*** Provided records ***

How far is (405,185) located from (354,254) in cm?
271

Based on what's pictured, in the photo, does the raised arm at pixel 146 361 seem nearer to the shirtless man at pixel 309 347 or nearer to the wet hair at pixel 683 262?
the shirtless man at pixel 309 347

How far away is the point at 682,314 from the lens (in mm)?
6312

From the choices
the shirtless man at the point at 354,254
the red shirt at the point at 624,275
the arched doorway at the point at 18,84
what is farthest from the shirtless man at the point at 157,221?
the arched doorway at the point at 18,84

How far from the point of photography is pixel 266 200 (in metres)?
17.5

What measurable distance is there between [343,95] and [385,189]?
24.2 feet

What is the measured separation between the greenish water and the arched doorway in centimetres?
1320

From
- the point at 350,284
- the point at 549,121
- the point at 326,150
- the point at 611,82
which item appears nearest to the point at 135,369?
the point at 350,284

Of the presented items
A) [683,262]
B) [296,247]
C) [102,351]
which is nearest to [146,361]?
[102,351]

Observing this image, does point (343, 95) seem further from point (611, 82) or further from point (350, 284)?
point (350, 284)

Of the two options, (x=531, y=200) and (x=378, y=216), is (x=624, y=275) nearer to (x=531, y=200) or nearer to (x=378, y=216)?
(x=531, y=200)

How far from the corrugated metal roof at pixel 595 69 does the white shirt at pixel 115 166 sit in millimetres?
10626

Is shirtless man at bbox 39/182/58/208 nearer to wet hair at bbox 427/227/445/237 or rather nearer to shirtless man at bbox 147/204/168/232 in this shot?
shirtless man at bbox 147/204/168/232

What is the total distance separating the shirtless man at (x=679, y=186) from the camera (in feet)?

***

Write out all of the records above again without changing a single word.

How far is (405,185) located from (354,254) in cm?
271

Based on what's pictured, in the photo, does the raised arm at pixel 146 361 seem nearer to the shirtless man at pixel 309 347 or nearer to the wet hair at pixel 683 262?
the shirtless man at pixel 309 347

How far away is the point at 682,314 from the lens (in mm)?
6312

From the choices
the shirtless man at the point at 354,254
the red shirt at the point at 624,275
the arched doorway at the point at 18,84
what is farthest from the shirtless man at the point at 157,221?
the arched doorway at the point at 18,84

How far from the point of photography is pixel 266 200 (in metres)?
17.5

What measurable distance is there between [343,95] and [385,189]?
24.2 feet

What is the measured separation between the greenish water and the arched doorway in centimetres?
1320

From
- the point at 350,284
- the point at 549,121
- the point at 326,150
- the point at 611,82
which item appears nearest to the point at 135,369?
the point at 350,284

Of the presented items
A) [683,262]
B) [296,247]
C) [102,351]
which is nearest to [146,361]?
[102,351]

Observing this image, does point (343, 95) seem further from point (611, 82) or further from point (350, 284)?
point (350, 284)

Of the two options, (x=531, y=200) and (x=378, y=216), is (x=624, y=275) nearer to (x=531, y=200) or nearer to (x=378, y=216)?
(x=531, y=200)

How far from the corrugated metal roof at pixel 595 69 does the white shirt at pixel 115 166 sit in millimetres?
10626

Is shirtless man at bbox 39/182/58/208 nearer to wet hair at bbox 427/227/445/237 or rather nearer to shirtless man at bbox 147/204/168/232 in this shot?
shirtless man at bbox 147/204/168/232

What is the total distance separating the shirtless man at (x=679, y=186) from the camera (in feet)?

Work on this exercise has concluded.